A list of resources. It MUST be an array with search item MUST be a Resource.

For example for a single resource:

{
"resources": [
{
"data": "https://example.com/file.csv"
}
]
}

For multiple resources:

{
"resources": [
{
"data": "https://example.com/file1.csv",
"format": {
"name": "csv",
"delimiter": ";"
},
"integrity": {
"type": "sha256",
"hash": "e3b0c44298fc1c149afbf4c8996fb92427ae41e4649b934ca495991b7852b855"
},
},
{
"data": "https://example.com/file2.json",
}
]
}

Dataset supports all the properties defined in DataCite Metadata Schema 4.6.

For example for a dataset with DOI and some other properties:

{
"doi": "10.1234/5678",
"title": "My Dataset",
"creators": [
{
"name": "John Doe",
"nameType": "Personal"
}
]
}

A resource within a dataset. It MUST have the following properties (all optional unless otherwise stated):

Data or content of the resource. It MUST be in one of the following:

  • Path to a file
  • Array of Paths to files
  • Inline JSON object
  • Inline JSON array of objects

When multiple files are provided, they MUST all follow the same Format and their contents MUST be physically concatenable in case of binary formats and logically concatenable in case of textual formats (i.e., combining them should produce a valid single file of that format).

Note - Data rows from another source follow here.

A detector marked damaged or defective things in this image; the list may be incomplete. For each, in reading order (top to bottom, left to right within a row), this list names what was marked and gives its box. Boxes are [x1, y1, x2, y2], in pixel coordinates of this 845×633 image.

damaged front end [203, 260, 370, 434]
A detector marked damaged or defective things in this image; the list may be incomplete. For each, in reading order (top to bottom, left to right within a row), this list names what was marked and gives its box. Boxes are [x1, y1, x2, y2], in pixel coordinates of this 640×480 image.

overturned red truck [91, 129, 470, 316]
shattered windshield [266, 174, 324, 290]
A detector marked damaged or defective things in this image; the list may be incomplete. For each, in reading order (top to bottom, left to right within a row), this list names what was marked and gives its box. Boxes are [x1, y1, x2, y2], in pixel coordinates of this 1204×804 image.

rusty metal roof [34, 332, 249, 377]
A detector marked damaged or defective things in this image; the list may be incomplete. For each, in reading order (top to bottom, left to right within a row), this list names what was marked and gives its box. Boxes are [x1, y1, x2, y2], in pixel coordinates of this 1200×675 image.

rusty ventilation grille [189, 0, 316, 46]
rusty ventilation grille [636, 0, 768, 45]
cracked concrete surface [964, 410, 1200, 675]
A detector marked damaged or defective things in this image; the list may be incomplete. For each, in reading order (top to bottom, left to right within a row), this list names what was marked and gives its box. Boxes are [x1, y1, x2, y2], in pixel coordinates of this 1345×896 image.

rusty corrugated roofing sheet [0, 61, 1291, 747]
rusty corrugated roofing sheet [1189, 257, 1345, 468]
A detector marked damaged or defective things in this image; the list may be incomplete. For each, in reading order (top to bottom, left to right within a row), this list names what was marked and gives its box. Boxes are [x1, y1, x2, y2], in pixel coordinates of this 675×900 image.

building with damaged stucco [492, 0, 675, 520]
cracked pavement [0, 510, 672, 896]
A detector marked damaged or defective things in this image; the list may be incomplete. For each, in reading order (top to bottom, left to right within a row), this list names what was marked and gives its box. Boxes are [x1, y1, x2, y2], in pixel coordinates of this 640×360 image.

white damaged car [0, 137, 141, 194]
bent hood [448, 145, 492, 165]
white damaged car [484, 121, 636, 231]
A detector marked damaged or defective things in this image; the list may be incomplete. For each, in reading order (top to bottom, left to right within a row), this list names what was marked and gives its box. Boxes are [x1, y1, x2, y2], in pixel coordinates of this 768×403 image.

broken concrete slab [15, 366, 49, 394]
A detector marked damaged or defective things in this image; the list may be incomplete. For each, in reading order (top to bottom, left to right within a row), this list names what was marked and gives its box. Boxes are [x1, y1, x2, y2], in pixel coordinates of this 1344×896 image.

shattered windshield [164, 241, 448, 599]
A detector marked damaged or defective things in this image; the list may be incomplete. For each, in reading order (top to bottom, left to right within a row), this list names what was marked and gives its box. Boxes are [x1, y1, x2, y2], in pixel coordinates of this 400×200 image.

For example, for a single internal file:

{
"data": "file.csv"
}

For multiple external files:

{
"data": [
"https://example.com/file1.csv",
"https://example.com/file2.csv"
]
}

For a JSON object:

{
"data": {
"name": "John Doe",
"age": 30
}
}

For a JSON array of objects:

{
"data": [
{
"name": "John Doe",
"age": 30
},
{
"name": "Jane Doe",
"age": 25
}
]
}

An optional name for the resource. It MUST be a string consisting of alphanumeric characters and underscores. If provided, it can be used to reference resource within a dataset context. For example, a name of the resource is used in Foreign Keys specified in Fairspec Schema.

For example:

{
"name": "measurements"
}

It MUST be a Path to a Dialect or an object with the Dialect. The Dialect MUST be compatible with the Fairspec File specification. If present, Data MUST be compatible with the provided dialect.

For example, for a file with CSV format:

{
"dialect": {
"format": "csv",
"delimiter": ";"
}
}

A boolean indicating whether the file is text-based. When true, the file MUST be utf-8 encoded.

For example:

{
"data": "document.md",
"textual": true
}

The integrity check of the file. It MUST be a JSON object with the following properties:

type

The type of the integrity check. It MUST be one of the following values:

  • md5
  • sha1
  • sha256
  • sha512

hash

The hash of the file. It MUST be a string.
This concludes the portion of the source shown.